Name every dataset on which the summary below of the masked graph transformer paper says MGFormer was evaluated.

## Extract provided
+--

Masked Graph Transformer for Large-Scale Recommendation
Huiyuan Chen, Zhe Xu, Chin-Chia Michael Yeh, Vivian Lai, Yan Zheng, Minghua Xu, Hanghang Tong
TL;DR
This paper tackles the scalability challenge of Graph Transformers in large-scale recommendation by introducing MGFormer, a pure Transformer with a linear-time masked kernel attention. It learns all-pair user/item interactions by treating nodes as independent tokens, enriched with SVD-based structural encodings and a learnable sine-based degree mask to reweight attention. The approach uses Simplex Random Features for kernel approximation and DirectAU-inspired alignment/uniformity losses, achieving competitive Recall@20 and NDCG@20 across Beauty, Yelp, and Alibaba datasets with a single attention layer. The findings highlight that pure Transformer architectures, when equipped with topology-aware masking and efficient kernel attention, can match or exceed GNN-based methods while maintaining scalable training for large graphs.

+--

## Given information
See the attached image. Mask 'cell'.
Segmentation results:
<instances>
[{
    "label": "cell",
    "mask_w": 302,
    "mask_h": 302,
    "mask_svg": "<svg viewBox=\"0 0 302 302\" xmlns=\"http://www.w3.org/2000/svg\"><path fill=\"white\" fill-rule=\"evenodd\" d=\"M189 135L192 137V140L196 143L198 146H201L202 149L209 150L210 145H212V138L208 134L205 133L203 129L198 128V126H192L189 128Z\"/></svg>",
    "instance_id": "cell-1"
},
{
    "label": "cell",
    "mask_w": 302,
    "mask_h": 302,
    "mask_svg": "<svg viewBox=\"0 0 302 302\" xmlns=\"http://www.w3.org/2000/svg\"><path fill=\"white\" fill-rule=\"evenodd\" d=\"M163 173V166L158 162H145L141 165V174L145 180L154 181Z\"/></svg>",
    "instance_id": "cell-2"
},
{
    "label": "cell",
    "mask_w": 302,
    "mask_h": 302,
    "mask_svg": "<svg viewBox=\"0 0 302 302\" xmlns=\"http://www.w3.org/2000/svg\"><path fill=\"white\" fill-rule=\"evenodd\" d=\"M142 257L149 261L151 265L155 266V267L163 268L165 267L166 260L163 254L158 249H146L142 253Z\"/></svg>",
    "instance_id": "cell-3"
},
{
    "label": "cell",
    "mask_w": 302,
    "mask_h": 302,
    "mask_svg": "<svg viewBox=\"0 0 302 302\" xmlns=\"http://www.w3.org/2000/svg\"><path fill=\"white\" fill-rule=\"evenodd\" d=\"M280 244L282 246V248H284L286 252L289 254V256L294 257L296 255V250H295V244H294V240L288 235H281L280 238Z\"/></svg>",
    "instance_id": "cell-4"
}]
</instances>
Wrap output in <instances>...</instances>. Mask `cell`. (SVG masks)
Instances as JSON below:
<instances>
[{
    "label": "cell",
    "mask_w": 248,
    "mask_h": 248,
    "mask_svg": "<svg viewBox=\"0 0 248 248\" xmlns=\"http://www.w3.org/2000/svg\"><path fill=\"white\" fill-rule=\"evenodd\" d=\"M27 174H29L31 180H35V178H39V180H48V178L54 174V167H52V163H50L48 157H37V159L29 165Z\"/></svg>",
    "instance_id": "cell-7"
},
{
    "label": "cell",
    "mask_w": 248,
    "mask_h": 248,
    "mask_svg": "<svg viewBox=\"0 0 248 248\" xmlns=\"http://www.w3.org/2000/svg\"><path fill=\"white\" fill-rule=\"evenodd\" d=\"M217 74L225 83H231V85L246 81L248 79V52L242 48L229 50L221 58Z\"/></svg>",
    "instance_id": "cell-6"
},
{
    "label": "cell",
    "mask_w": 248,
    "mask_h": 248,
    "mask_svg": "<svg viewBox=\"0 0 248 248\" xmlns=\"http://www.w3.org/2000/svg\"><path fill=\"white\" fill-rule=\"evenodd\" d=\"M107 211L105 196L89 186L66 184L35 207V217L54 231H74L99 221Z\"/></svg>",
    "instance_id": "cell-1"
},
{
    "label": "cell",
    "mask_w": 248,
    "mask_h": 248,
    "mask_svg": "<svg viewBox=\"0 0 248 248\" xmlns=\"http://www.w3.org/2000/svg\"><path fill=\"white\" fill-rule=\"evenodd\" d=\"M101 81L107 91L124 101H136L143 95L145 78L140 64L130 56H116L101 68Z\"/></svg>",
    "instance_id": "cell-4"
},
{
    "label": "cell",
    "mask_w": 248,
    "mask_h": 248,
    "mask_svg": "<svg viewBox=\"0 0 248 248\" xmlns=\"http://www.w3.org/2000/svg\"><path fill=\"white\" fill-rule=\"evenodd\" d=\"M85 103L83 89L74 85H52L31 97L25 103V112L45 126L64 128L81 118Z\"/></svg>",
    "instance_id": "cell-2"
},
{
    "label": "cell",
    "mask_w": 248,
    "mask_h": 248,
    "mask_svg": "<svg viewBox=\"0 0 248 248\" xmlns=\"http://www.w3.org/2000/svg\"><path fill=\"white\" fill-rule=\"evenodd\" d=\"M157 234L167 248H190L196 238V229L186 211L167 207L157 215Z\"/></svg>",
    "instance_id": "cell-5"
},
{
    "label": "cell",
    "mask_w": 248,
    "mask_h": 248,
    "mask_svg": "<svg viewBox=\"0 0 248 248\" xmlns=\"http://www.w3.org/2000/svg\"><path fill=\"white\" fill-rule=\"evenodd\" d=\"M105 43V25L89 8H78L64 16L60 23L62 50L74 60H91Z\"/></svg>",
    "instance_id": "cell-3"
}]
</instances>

+--

## Response area
Beauty, Yelp, Alibaba